Colin Wilson was born in Falkirk but has spent of his life in Linlithgow. A graduate of Duncan of Jordanstone College of Art, Colin blurs the boundary between realism and abstraction.
Nine of the eleven of Colin’s works which are on show are still lives portraying one of his great passions, food and cookery. These small scale paintings present the traditional subject of bowls of fruit or vegetables, always richly and powerfully coloured and lined up usually with a light-reflecting pot or jar in rounded solidity. The pot, the glass, the jar are as tangible and as present as the glorious fruit. The fruit and the receptacle however stand against a flat, mat, abstract background, often in pastel or washed-out but gentle colours. The result is that the vitality of the luscious, central subject is emphasised and sharpened.
The style of his other two works is similar but the content is contrasting. Nurses presents, in one corner, a portrait of three nurses, in the style of the 1920s, as if torn from a monochrome photograph. The remainder of the painting however is an abstract of shapes in that pastel format which characterises his fruit paintings. The monochrome nurses are smiling.
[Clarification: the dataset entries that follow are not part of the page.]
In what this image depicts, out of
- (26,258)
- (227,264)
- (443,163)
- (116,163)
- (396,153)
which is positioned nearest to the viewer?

They appear happy, contented characters but the surrounding abstraction creates an ambiguity. Similarly, All that Jazz illustrates, in photographic monochrome, a happy, wholesome family, father, mother, pig-tailed daughter, likely from the 1930s. Again however the seeming contentment is brought into question by the abstract surround. The emotions these works arouse are not harsh or troubling but they deny simplistic interpretations. They question our perceptions of the past, of that land of content and security.
Lorna Pirrie is a recent graduate of Edinburgh College Art and her interest in photography and photorealism makes her work ideal for pairing with Colin Wilson’s. Five acrylics and two watercolours, concentrating on portraiture, make up her contribution to this exhibition. The Three Musketeers is a smile-inducing portrait of three dogs looking out of the boot of a car. Angela with an Agate Earring 2012 is a play of The Girl with the Pearl Earring. 21st Century Knights presents two wonderful young men against a background of Edinburgh Castle on a sunny day. Their slightly goitrous eyes, the hoodie, the baseball cap, should all suggest an underlying menace or threat, but here the ambiguity takes the viewer in another direction. The Castle, the bright blue sky, the leaf-filled trees in The Gardens, all suggest that all is well in the world and these are indeed 21st century knights.
Her fresh approach and eye for detail are most keenly illustrated however in The Ladies of The Line 2012, a portrait of Gail and Elizabet, the owners of The Line Gallery, along with CJ (aka the Wee Scunner)one of their hounds. Unlike the remainder of the work on display this fine piece is not for sale.
The Line has again proved the capacity of a small, local gallery to show work of distinction and has mounted a fine exhibition which would well repay a trip to Linlithgow.